Alors que les sapeurs étaient toujours à pied d’oeuvre, la commerçante a fait savoir qu’elle espérait pouvoir relancer bientôt les activités de son entreprise. «On est capables de se retourner de bord rapidement pour un local, dit-elle, mais je n’ai plus d’ordinateur. Je repars ça où? Je fais quoi?» 

Le Resto pub Irlandais Shillelagh est aussi l’un des commerces dévastés par le brasier. Une maison, située à côté de ces immeubles, a aussi été endommagée par l’eau et par l’effondrement d’un mur. 

Plus de 70 pompiers de huit municipalités ont combattu le brasier. Ils ont notamment eu recours à trois échelles aériennes pour éteindre les flammes.

Propagation rapide 

Plus de 70 pompiers de Farnham, Ange-Gardien, Bromont, Dunham, Bedford, Notre-Dame-de-Stanbrige, Cowansville et Sainte-Brigide-d’Iberville ont travaillé d’arrache-pied pour éteindre les flammes. L’un d’eux a été traité par les paramédics à la suite d’un possible coup de chaleur. 

Les combattants du feu ont notamment eu recours à trois échelles aériennes pour gagner la toiture des bâtiments. «On a vraiment cerné l’ensemble des bâtiments, explique Patrick Morin, directeur du Service des incendies de Farnham.

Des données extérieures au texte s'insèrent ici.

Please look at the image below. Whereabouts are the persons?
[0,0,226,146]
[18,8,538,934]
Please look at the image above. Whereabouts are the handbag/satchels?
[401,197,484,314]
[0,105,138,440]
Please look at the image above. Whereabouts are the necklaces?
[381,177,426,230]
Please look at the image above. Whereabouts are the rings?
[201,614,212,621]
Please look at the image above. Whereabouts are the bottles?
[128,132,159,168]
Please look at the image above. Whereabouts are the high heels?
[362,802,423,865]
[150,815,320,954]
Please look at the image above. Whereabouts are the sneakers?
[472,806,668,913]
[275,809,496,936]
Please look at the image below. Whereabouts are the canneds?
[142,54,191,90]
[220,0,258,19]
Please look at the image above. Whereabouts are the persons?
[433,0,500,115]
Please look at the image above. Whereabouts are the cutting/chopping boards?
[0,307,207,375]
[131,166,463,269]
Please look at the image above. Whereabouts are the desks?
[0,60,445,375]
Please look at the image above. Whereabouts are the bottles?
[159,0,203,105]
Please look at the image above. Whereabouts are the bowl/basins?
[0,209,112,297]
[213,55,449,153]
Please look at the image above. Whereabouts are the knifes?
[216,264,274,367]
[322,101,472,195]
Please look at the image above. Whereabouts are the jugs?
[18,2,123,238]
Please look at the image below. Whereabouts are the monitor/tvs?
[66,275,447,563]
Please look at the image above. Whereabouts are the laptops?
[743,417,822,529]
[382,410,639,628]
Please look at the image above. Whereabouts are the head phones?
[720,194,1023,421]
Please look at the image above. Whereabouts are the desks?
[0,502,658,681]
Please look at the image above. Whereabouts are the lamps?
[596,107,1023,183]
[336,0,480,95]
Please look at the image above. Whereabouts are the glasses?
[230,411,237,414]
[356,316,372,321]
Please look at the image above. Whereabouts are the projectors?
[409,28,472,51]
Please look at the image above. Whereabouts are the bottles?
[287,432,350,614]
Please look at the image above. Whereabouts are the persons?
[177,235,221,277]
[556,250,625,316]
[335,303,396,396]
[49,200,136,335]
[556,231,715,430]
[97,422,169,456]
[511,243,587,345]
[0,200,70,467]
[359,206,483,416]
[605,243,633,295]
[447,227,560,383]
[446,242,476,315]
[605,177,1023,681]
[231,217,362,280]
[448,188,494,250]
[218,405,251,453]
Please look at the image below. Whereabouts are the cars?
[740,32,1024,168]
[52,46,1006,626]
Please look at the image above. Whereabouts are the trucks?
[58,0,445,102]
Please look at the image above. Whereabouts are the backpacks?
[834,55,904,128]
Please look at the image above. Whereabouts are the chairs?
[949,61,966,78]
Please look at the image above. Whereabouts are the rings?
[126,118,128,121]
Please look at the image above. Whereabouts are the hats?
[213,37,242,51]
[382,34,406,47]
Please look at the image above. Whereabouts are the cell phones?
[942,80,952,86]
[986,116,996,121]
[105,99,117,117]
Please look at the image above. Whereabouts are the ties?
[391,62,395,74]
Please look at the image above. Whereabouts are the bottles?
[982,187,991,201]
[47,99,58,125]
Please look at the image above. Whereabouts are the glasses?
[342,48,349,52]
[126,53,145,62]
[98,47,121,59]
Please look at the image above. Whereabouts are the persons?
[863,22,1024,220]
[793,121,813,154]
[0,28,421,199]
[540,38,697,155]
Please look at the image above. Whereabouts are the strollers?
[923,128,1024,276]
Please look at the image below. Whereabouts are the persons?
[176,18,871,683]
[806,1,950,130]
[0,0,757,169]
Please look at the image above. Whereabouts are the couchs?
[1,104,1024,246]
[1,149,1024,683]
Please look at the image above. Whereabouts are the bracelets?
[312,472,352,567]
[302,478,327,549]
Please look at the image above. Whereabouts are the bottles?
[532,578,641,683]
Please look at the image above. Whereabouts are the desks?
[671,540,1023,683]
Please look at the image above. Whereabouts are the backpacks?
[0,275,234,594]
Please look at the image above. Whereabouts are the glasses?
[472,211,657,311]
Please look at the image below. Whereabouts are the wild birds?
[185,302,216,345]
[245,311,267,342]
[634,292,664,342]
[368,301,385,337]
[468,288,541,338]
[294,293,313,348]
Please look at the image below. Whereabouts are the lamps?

Dans ces années de construction, les murs coupe-feu n’étaient pas ce qu’on a aujourd’hui. La propagation du feu s’est faite rapidement. C’était facile pour le feu de se promener. Les toitures se sont complètement effondrées.»

Pendant des heures, ils ont éteint les foyers secondaires de l’incendie. La cause du brasier n’était pas connue, lundi en fin de journée. «C’est encore trop tôt, fait savoir M. Morin. Tout ce qu’on a présentement, c’est ce que les passants ont pu voir. On n’a pas de point de vue de l’extérieur qui pourrait laisser croire que c’est criminel.»

La Bijouterie Robitaille, L’équipier et le Resto pub Shillelagh ont été lourdement endommagés par un incendie.

«Tristesse absolue»

Le feu laissera un grand vide au centre-ville dont un projet de revitalisation venait à peine d’être lancé. «C’est une belle partie de la Ville. C’est d’une tristesse absolue. C’est des gens qui se retrouvent à la rue», indique Yves Deslongchamps, directeur général de la Ville de Farnham. 

Les autorités ont rapidement réagi en donnant accès aux sinistrés à la salle du conseil municipal. Ils ont aussi fait appel à la Croix-Rouge qui offrira une aide d’urgence pour 72 heures en hébergement, repas et vêtements. Une vingtaine de personnes en bénéficieront.

«On va voir comment on peut les aider, peut-être avec la Fondation du maire», indique le DG de Farnham. 

La copropriétaire de la boutique L’équipier, Sindy Blouin, espère que les activités de son entreprise seront rapidement relancées.